### TASK ITEM
Word for word, print each record, dropping any image it holds.

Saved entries
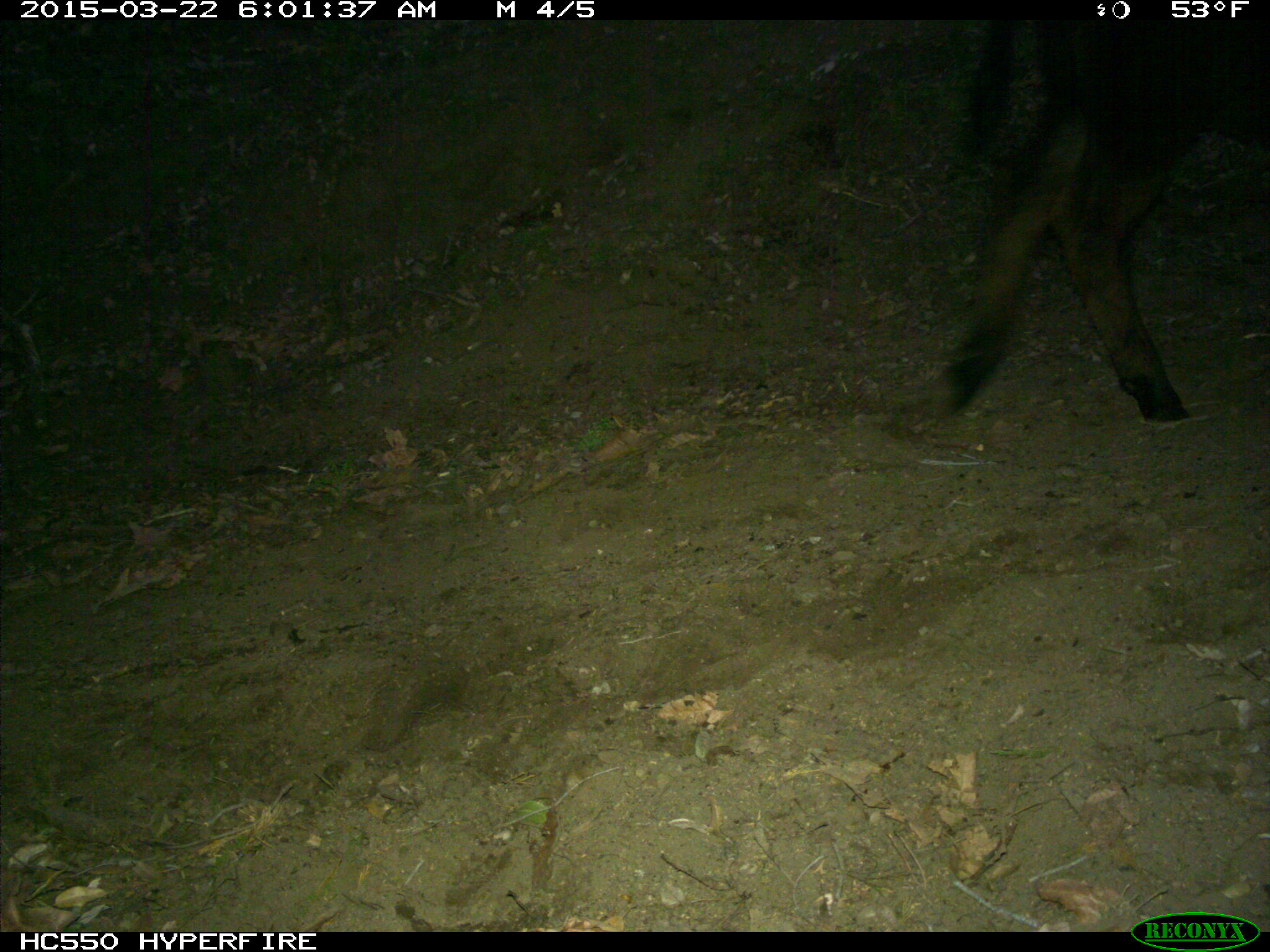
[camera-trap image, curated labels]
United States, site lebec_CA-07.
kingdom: Animalia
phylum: Chordata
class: Mammalia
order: Artiodactyla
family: Bovidae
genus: Bos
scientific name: Bos taurus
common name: domestic cow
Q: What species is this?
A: Bos taurus (domestic cow).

### WRITTEN REPLY
[camera-trap image, curated labels]
United States, site lebec_CA-07.
kingdom: Animalia
phylum: Chordata
class: Mammalia
order: Artiodactyla
family: Bovidae
genus: Bos
scientific name: Bos taurus
common name: domestic cow
Q: What species is this?
A: Bos taurus (domestic cow).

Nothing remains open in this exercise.